(Visual spatial reasoning items)
------------------------------
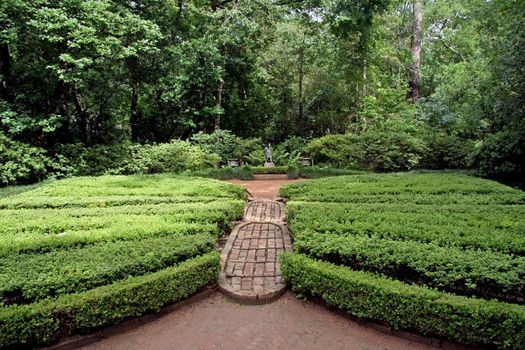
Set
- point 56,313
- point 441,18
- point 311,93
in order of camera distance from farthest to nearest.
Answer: point 441,18
point 311,93
point 56,313

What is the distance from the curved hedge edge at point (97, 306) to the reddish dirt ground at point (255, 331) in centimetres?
25

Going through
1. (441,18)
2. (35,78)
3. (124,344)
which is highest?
(441,18)

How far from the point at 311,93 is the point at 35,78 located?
1372 centimetres

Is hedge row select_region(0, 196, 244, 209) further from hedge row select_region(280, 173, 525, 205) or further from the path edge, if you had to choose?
the path edge

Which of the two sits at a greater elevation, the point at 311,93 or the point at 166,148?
the point at 311,93

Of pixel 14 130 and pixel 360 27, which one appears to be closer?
pixel 14 130

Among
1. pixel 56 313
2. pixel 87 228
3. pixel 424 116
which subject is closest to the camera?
pixel 56 313

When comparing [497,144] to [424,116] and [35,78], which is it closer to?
[424,116]

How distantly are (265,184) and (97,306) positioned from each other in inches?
347

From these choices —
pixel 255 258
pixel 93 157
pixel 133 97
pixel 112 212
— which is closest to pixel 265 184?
pixel 112 212

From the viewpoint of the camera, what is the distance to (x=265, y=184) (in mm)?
12062

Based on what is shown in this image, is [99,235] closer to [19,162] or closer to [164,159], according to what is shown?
[19,162]

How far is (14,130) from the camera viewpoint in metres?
10.0

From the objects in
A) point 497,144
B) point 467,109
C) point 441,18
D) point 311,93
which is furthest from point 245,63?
point 441,18
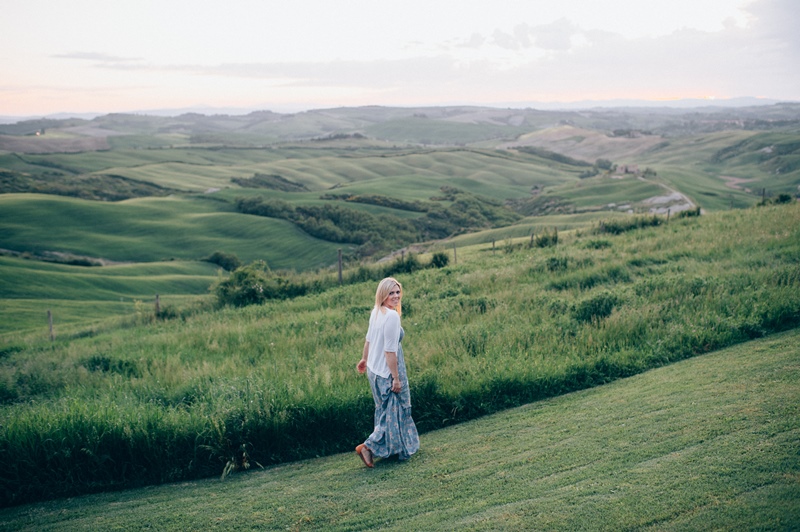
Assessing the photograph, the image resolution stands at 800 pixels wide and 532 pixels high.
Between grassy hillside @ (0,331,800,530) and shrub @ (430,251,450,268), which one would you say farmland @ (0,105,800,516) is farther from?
grassy hillside @ (0,331,800,530)

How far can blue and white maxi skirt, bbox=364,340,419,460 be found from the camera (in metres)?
7.89

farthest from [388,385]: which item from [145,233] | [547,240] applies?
[145,233]

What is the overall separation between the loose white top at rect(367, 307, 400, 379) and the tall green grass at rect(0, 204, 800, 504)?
2111 millimetres

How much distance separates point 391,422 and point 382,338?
3.77ft

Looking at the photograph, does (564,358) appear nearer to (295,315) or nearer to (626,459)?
(626,459)

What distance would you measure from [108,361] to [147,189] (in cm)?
11632

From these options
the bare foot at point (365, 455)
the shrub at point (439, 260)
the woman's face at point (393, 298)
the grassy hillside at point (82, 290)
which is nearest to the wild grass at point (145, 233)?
the grassy hillside at point (82, 290)

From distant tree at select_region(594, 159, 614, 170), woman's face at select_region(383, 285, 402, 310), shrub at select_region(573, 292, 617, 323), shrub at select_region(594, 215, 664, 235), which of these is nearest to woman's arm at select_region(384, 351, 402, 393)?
woman's face at select_region(383, 285, 402, 310)

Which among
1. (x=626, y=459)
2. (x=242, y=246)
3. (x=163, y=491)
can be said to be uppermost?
(x=626, y=459)

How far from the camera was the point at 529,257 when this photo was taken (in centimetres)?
2527

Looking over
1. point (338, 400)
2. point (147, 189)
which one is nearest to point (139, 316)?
point (338, 400)

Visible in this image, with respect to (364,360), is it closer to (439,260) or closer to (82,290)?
(439,260)

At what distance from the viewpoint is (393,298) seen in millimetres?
7676

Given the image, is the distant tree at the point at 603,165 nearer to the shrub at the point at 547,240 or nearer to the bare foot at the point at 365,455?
the shrub at the point at 547,240
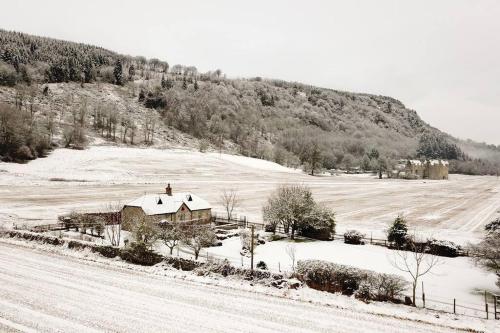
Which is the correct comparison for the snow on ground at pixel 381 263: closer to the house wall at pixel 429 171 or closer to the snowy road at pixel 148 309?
the snowy road at pixel 148 309

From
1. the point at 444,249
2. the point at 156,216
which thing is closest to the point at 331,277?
the point at 444,249

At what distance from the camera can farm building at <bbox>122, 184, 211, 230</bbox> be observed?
51344 mm

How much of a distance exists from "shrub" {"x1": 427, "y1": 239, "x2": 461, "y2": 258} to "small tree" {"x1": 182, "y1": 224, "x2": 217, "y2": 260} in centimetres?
2433

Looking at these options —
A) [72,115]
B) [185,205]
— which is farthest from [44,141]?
[185,205]

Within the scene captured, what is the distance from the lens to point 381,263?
39.2 m

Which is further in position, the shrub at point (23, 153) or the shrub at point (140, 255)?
the shrub at point (23, 153)

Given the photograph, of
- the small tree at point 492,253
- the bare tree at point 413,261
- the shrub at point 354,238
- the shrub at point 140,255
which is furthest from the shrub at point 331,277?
the shrub at point 354,238

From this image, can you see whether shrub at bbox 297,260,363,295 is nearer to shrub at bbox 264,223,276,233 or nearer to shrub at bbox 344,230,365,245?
shrub at bbox 344,230,365,245

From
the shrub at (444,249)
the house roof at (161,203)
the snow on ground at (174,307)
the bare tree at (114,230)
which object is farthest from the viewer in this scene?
the house roof at (161,203)

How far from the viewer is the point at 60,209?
199 ft

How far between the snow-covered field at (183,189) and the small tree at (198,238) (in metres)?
18.9

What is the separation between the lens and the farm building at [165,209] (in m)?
51.3

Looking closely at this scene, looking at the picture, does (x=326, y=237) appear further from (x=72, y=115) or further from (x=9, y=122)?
(x=72, y=115)

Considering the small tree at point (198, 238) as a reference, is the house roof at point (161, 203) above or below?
above
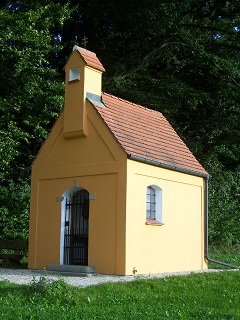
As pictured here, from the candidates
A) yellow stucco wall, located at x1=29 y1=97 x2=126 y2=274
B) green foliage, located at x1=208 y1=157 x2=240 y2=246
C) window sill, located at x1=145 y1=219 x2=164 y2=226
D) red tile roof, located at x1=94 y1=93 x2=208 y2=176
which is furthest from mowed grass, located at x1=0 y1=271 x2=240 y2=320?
green foliage, located at x1=208 y1=157 x2=240 y2=246

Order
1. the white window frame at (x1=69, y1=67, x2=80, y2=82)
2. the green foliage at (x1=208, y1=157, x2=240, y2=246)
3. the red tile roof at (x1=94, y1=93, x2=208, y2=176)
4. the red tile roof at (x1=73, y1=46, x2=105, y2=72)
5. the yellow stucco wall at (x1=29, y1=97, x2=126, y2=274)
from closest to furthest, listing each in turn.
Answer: the yellow stucco wall at (x1=29, y1=97, x2=126, y2=274), the red tile roof at (x1=94, y1=93, x2=208, y2=176), the red tile roof at (x1=73, y1=46, x2=105, y2=72), the white window frame at (x1=69, y1=67, x2=80, y2=82), the green foliage at (x1=208, y1=157, x2=240, y2=246)

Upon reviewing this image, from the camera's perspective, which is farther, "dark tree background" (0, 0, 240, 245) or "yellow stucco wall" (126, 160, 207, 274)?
"dark tree background" (0, 0, 240, 245)

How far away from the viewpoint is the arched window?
14945 millimetres

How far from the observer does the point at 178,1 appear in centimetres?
2275

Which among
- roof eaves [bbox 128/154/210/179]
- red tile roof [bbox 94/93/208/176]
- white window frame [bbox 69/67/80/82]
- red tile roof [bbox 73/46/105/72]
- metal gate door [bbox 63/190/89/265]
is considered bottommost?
------------------------------
■ **THE PROBLEM**:
Set down exactly what runs from the line with "Upon reviewing this" to the last line of the data above, including both of those lines and no others.

■ **ANSWER TO THIS EXERCISE**:
Upon reviewing this image, from the camera's perspective, which is farther, "dark tree background" (0, 0, 240, 245) or "yellow stucco wall" (126, 160, 207, 274)?
"dark tree background" (0, 0, 240, 245)

How far away from the viewpoint is the arched window?
14945 millimetres

How far from the observer does the point at 178,1 appear in centimetres?
2275

Which among
- roof eaves [bbox 128/154/210/179]
- red tile roof [bbox 94/93/208/176]
- white window frame [bbox 69/67/80/82]
- red tile roof [bbox 73/46/105/72]
- metal gate door [bbox 63/190/89/265]
is considered bottommost?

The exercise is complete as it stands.